→ Activity list
• A. From the article on the Coastal Dunes rezoning, list the issues that the public opposition centered on.
• B. According to the article on the Coastal Dunes rezoning, how small could townhouse lots be under the planned unit development?
• C. Carry on the article on the Coastal Dunes rezoning from the point where it stops.

→ Text excerpt

----------

The City Planning Commission voted to recommend approval of a planned unit development (ZN8725) for Coastal Dunes LLC at 6753 State Highway 361, advancing the rezoning to City Council despite sustained public opposition centered on a vehicular beach access road, potential dune breaches and threats to wetlands and wildlife.

The City Planning Commission voted to recommend approval of zoning case ZN8725, a planned unit development (PUD) proposed by Coastal Dunes LLC for property at 6753 State Highway 361, sending the matter to City Council for final action.

Staff introduced the PUD as a mixed residential proposal that would include 99 single‑family lots and 32 townhouse lots with six common‑area amenities. Staff said the PUD includes two explicit deviations from the Unified Development Code (UDC): townhouse lots as small as 1,700 square feet and townhouse lot frontages reduced to 22 feet. Andrew Dimas (staff) told the commission the technical review committee had evaluated the plan, that the master site plan is “married” to the future plat, and that the proposal meets the UDC criteria the city uses to evaluate PUD requests. “We recommend approval of the rezoning,” staff said.

----------

→ Data extract
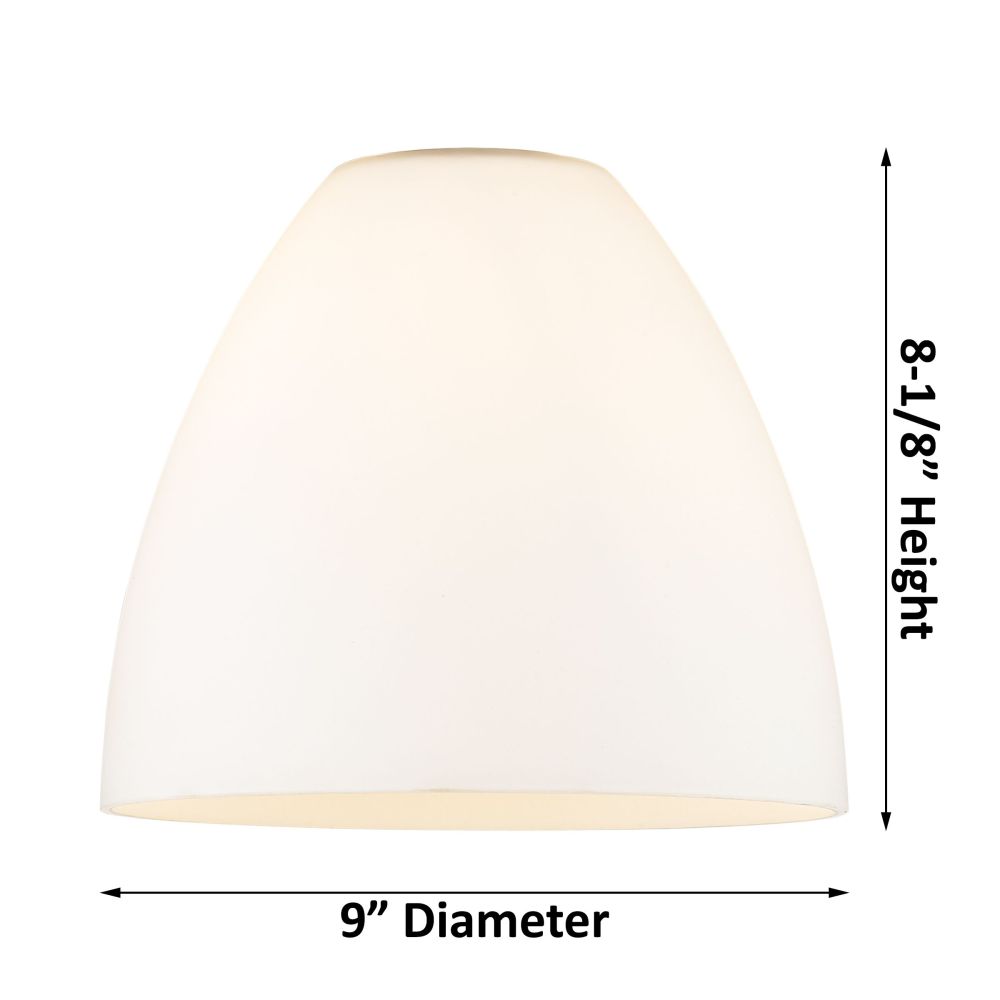 516-1P-SG-GBD-91-LED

----------

→ Per-task outputs
• A.
- A vehicular beach access road
- Potential dune breaches
- Threats to wetlands and wildlife

• B. As small as 1,700 square feet.

• C.
Neighbors mounted a broad, often emotional opposition during the public hearing. Melissa Heckmaster of Lost Colony Villas opened the block of speakers by saying, “We are here to voice our opposition to the current rezoning PUD being proposed,” and dozens of residents from Lost Colony Villas, Sandpiper, Seagull and other nearby communities raised consistent objections: the plan’s higher density and reduced lot widths would alter longtime neighborhood character; proposed homes sited close to existing boundaries would erode privacy; and the PUD as drawn embeds a vehicular beach access road that community members say would require cutting active dunes and increase storm‑surge and erosion risk.

Speakers cited environmental concerns and outside technical work. Casey Patterson referenced an independent assessment by SWCA that, he said, found the proposed access would “create a hole in the natural barrier, reduce erosion protection, increase storm surge risk, and negatively impact habitat for federally protected species.” Multiple speakers asked the commission to remove the beach access alignment from the roadway master plan before approving zoning.

Developer Jeff Hutsler said the developer also does not want the vehicular access road but that the road is on the city’s current roadway master plan and therefore shows on the proposed PUD map. “We don't want it,” Hutsler said, and he reported the team has obtained a jurisdictional determination for wetlands and committed to protecting more than the minimum required area. He said the site’s wetlands constrain where higher‑density lots can be moved and that the developer will pursue a separate roadway‑master‑plan amendment to remove or relocate the alignment.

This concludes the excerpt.